Раз в неделю ровно в восемь, звеня мелочью, бряцая ключами, я спускалась вниз на первый, здоровалась с женщиной-консьержкой, подозрительно бодрой в это странное тихое время, когда половина всех и вся только-только начинает просыпаться, радуясь воскресному утру, а вторая, вторая, впрочем, уже давно позабыла эту сладкую праздность ленивого сна. Я спускалась по лесенке, заперев кошку наедине с её завтраком, шла к телефону, звонила матушке.

– Здравствуйте, – я улыбалась в трубку. Она, конечно, того увидеть не могла.

– Здравствуй-здравствуй, Анечка.

А я видела, видела, как она улыбается, перебирая бумаги – накладные на воду и свет. Матушка Нона всегда посвящала этому свой единственный выходной.

– Как ваши… – голос дрожал, я хрипло откашливалась. Простыла или просто? Скажите мне что-нибудь. Расскажите про храм, про девочек, про котов, про синичек. Кормушки поставили? А виноградники? Уже убраны? Слушать легче, чем говорить. Говорить надо хорошее. Меня вот с работы выгнали, но это на месяц всего. У них там перед праздниками деньги закончились, платить… платить! нечем. Я же переводчик. Ну, да, подумаешь! Переводчица.

Хорошее:

– Я вот с мальчиком, – представить Килвина мальчиком было очень, ну очень сложно, но для матушки все они, и парни и даже, простите, мужики бородатые, коль младше сорока, мальчики, – одним познакомилась. Он в полиции служит. Он… хороший, смешной и, – он брат того чернокнижника, помните, что меня в Карильд позвал? Ерунда. Вдруг матушка…? – мы с ним сегодня на концерт пойдём. Я…

– На концерт? И славно, давно тебе пора развеяться, а то всё за книжками сидишь. Вельку бедную, небось, измучила. Аня-Аня, – беззлобно пожурила матушка. Ругать она меня никогда не ругала, даже в детстве, даже, когда я того заслуживала. Матушка. Всегда строгая, умная, она знала, как вырастить из нас хороших людей. Жаль, я это подрастеряла. – Напомни-ка, как мальчика звать?

– Килвин.

– Карильдский. Красивый хоть? Где познакомились?

Где-то далеко, в тёплой комнатке шуршали листы: накладные на свет, на воду.

– Да так… – обычный он. – А у нас снег выпал, представляете? Такой мягкий, хлопьями падает.

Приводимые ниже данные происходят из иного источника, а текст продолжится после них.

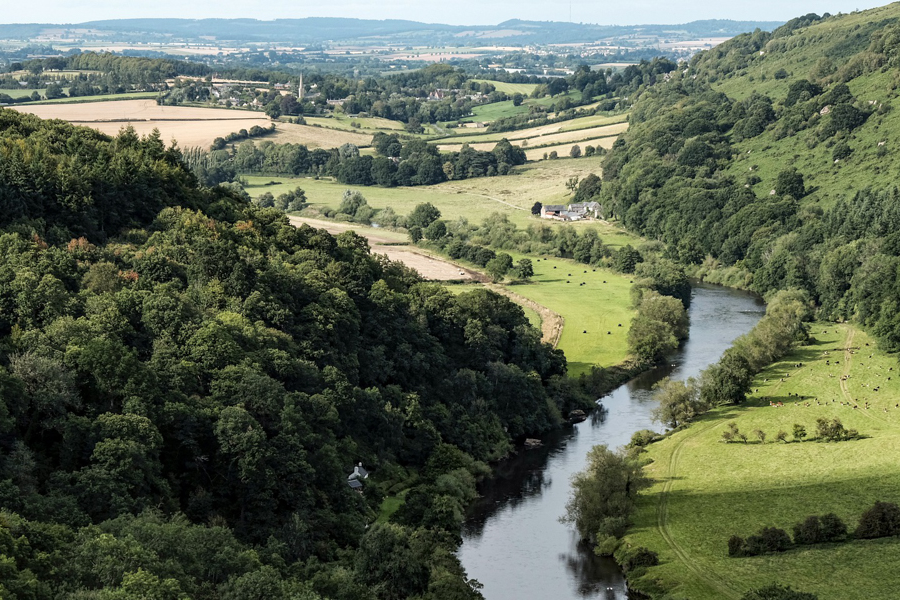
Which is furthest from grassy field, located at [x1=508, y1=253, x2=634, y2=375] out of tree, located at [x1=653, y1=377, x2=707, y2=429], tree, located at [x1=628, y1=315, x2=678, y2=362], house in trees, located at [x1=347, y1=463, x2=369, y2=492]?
house in trees, located at [x1=347, y1=463, x2=369, y2=492]

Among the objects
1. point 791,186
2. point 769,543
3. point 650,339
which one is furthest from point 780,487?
point 791,186

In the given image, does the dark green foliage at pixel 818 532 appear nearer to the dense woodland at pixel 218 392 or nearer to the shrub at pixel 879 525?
the shrub at pixel 879 525

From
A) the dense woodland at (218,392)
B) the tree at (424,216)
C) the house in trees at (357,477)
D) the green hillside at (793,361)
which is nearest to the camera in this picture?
the dense woodland at (218,392)

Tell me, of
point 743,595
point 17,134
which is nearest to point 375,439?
point 743,595

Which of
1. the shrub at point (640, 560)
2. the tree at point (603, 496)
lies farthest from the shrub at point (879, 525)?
the tree at point (603, 496)

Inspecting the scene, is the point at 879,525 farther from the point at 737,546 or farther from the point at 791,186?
the point at 791,186

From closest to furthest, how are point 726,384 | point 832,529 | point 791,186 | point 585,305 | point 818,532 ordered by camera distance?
1. point 818,532
2. point 832,529
3. point 726,384
4. point 585,305
5. point 791,186
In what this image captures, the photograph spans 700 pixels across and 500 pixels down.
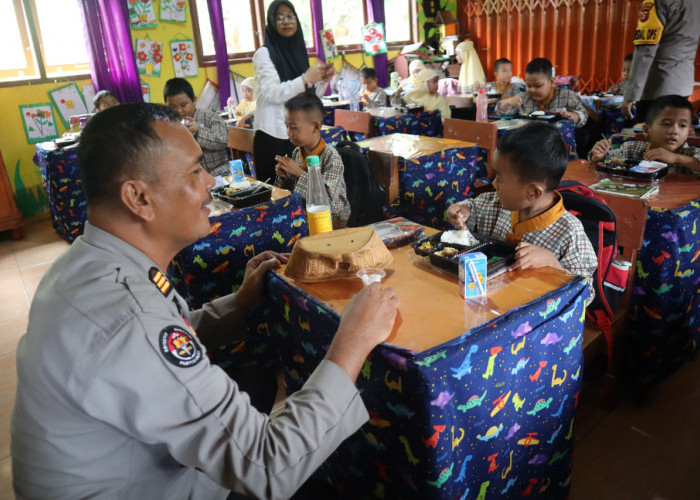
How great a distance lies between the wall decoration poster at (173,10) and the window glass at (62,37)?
2.94 ft

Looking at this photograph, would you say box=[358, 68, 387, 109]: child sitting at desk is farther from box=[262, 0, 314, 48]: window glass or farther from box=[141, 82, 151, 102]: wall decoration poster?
box=[141, 82, 151, 102]: wall decoration poster

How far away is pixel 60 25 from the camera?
515cm

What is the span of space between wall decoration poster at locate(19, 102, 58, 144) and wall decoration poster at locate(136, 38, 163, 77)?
3.75 ft

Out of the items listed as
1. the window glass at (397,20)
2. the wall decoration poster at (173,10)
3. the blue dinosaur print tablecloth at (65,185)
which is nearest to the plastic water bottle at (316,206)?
the blue dinosaur print tablecloth at (65,185)

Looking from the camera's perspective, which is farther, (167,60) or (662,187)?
(167,60)

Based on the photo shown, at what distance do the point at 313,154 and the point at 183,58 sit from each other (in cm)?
430

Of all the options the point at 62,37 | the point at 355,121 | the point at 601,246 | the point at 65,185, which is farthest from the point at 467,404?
the point at 62,37

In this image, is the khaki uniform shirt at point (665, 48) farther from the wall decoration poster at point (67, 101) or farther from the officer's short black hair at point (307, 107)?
the wall decoration poster at point (67, 101)

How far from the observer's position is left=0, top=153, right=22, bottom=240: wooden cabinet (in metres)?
4.41

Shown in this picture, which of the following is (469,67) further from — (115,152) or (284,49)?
(115,152)

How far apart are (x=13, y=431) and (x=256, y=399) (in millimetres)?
575

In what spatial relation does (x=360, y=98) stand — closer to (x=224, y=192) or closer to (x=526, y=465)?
(x=224, y=192)

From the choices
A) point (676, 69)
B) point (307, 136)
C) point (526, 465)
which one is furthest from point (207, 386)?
point (676, 69)

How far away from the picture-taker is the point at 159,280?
98 cm
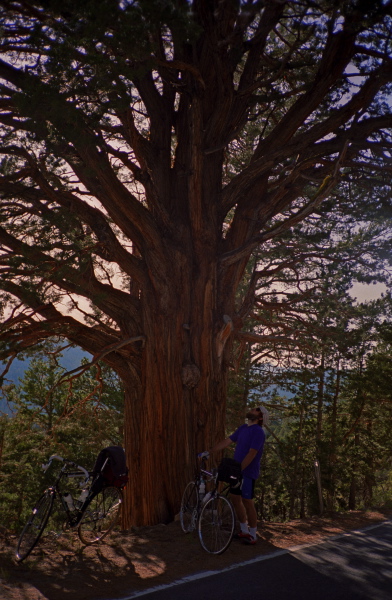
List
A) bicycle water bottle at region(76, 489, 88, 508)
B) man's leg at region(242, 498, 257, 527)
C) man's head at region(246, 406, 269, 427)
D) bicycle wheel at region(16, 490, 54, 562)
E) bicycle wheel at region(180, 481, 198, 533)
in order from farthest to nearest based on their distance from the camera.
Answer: bicycle wheel at region(180, 481, 198, 533) → man's head at region(246, 406, 269, 427) → man's leg at region(242, 498, 257, 527) → bicycle water bottle at region(76, 489, 88, 508) → bicycle wheel at region(16, 490, 54, 562)

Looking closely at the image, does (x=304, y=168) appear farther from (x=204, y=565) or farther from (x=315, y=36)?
(x=204, y=565)

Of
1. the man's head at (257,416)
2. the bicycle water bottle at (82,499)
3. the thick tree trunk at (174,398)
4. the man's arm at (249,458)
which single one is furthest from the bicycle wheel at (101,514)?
the man's head at (257,416)

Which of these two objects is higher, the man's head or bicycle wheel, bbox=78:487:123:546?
the man's head

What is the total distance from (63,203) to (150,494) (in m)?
5.13

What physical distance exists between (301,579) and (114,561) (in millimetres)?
2141

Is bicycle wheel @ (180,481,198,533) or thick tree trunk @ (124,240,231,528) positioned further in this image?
thick tree trunk @ (124,240,231,528)

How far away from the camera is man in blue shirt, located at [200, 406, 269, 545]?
7785mm

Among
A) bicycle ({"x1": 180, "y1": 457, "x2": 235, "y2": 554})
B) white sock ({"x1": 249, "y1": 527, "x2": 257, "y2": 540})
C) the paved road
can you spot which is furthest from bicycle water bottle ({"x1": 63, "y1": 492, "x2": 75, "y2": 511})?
white sock ({"x1": 249, "y1": 527, "x2": 257, "y2": 540})

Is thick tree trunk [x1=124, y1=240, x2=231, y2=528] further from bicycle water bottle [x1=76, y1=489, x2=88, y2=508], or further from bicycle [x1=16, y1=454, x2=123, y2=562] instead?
bicycle water bottle [x1=76, y1=489, x2=88, y2=508]

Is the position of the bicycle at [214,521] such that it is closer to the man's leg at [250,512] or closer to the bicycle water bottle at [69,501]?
the man's leg at [250,512]

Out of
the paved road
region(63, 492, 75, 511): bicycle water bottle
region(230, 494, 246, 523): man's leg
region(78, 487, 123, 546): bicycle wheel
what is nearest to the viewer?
the paved road

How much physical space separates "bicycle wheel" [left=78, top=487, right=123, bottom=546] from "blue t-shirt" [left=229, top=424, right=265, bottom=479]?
174cm

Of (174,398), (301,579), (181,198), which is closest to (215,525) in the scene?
(301,579)

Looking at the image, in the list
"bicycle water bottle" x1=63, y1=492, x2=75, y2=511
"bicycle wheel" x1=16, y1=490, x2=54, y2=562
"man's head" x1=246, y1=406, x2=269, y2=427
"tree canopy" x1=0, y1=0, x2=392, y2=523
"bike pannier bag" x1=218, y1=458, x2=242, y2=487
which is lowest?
"bicycle wheel" x1=16, y1=490, x2=54, y2=562
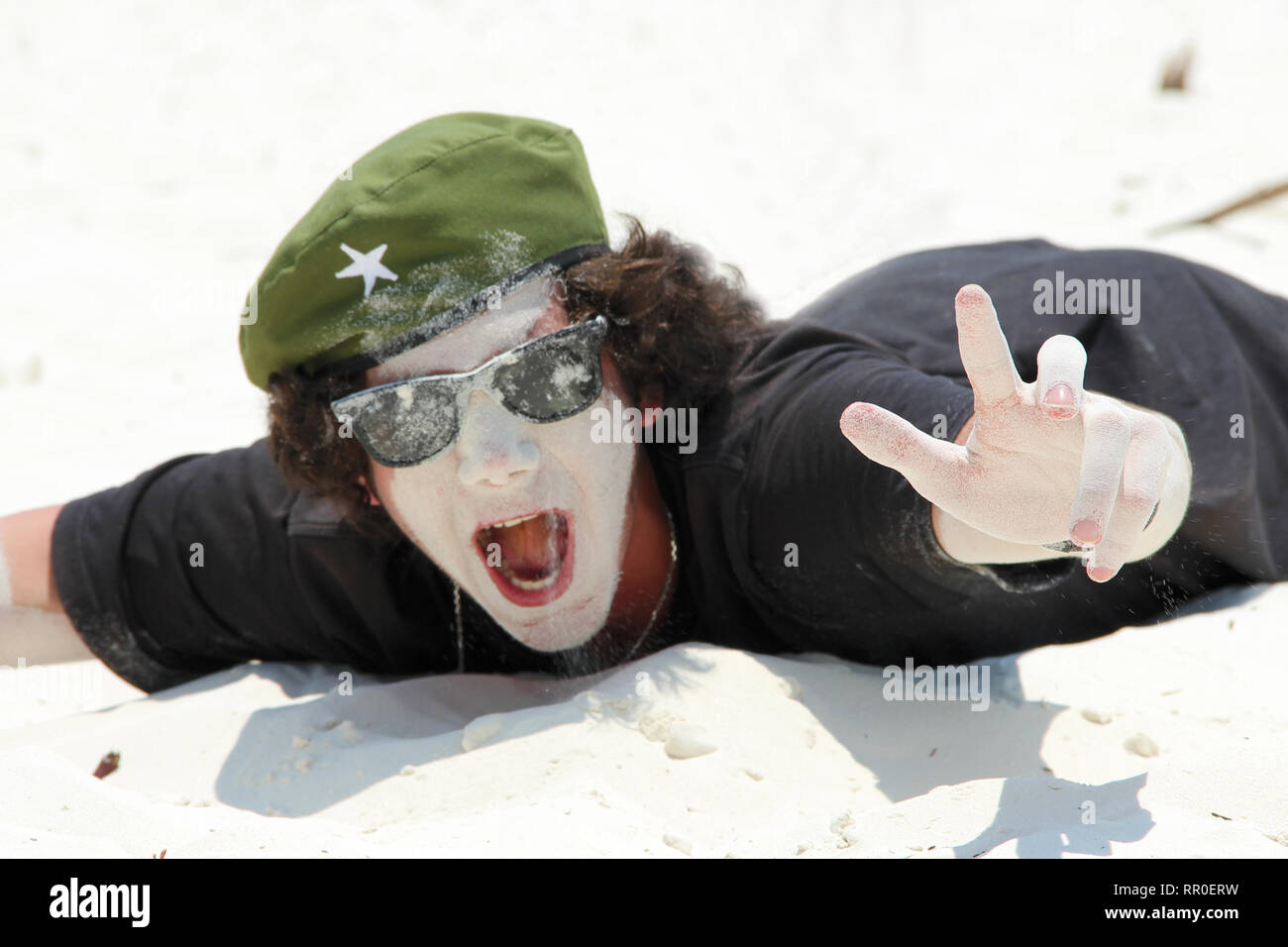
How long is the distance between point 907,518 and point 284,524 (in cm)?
148

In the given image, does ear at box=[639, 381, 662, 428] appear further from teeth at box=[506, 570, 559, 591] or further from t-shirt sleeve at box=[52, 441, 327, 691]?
t-shirt sleeve at box=[52, 441, 327, 691]

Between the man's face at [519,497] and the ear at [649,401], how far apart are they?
8 centimetres

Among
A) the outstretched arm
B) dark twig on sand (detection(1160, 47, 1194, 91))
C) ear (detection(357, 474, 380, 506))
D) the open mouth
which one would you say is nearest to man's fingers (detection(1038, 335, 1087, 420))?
the open mouth

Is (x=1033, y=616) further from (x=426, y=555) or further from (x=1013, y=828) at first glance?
(x=426, y=555)

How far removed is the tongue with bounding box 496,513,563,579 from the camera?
106 inches

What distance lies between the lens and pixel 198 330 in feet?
16.1

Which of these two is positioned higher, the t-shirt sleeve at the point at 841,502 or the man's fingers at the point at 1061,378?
the man's fingers at the point at 1061,378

Мы проговорили с четверть часа, а потом к ней кто-то пришёл. За накладными на свет. Слышался чей-то голос, детский, незнакомый. Матушка теперь далеко, другие у неё дела и Анки у неё другие. Гладкая трубка без стука коснулась шершавой стены. Сто человек на довольствии, светлые слуги, каждого надо любить.

***

День, вопреки моим ожиданиям, выдался пасмурным и холодным. Вчерашний снег, выпавший на два месяц раньше, ещё не растаял, размок, местами подморозился, обратившись в подлую ледяную корку, скользкую. Туфли скользили. По лужам. Под морось. Ну, не погода – мечта. И мир, в котором, вместо обещанных снега и хрусткого льда, хлестал дождь, казался больным и слабым огромным зверем в шкуре толстого тумана. Он поднимался, тяжело дышал, сипел и ворочался, не в силах встать, бурчал и злился, колючим холодом напоминая человека, не отошедшего от долгой болезни. Всё в нём было понятно и было неправильно. И люди в нём двигались на ощупь, не поднимая глаз от собственных ботинок, от скользкой морози, налипшей на ступени. Как будто так его, мира стылого и дурного, не будет – он пропадёт, как пропадает нищий, что дёргал вас за полы длинного пальто. Ты отвернись и пробеги. Но мне, увы, не помогает, мне не закрыть себя руками. С самого утра во мне клубилось и ворочалось что-то грузное, что-то мерзкое. Я примеряла застиранные платья, ещё красивые, ещё любимые, уже не новые, утратившие лоск. Будто что-то происходило с платьями в шкафу, будто уверенность, ими даримую, вымывало с каждой стиркой мылом и порошком.

 

В вагоне пахло травами, так пахнет поле после грозы – удушливо и пряно, сладко, остро, уже не лесом, но солнцем, жизнью, землёй и надломившимся небом – тепло, многолико. В вагоне пахло домом. Мои духи таяли, ненужные, воздушные, излишне сладкие. Я нервничала, сама не знаю почему. И поезд ехал слишком быстро. И люди, сидящие неподвижно, мельтешили, и даже дождь! Почти добрались, вот вокзал. Колонны, люди, громадные часы. И всё же вовремя, и слишком рано. А вдруг попросит поцеловать? А вдруг.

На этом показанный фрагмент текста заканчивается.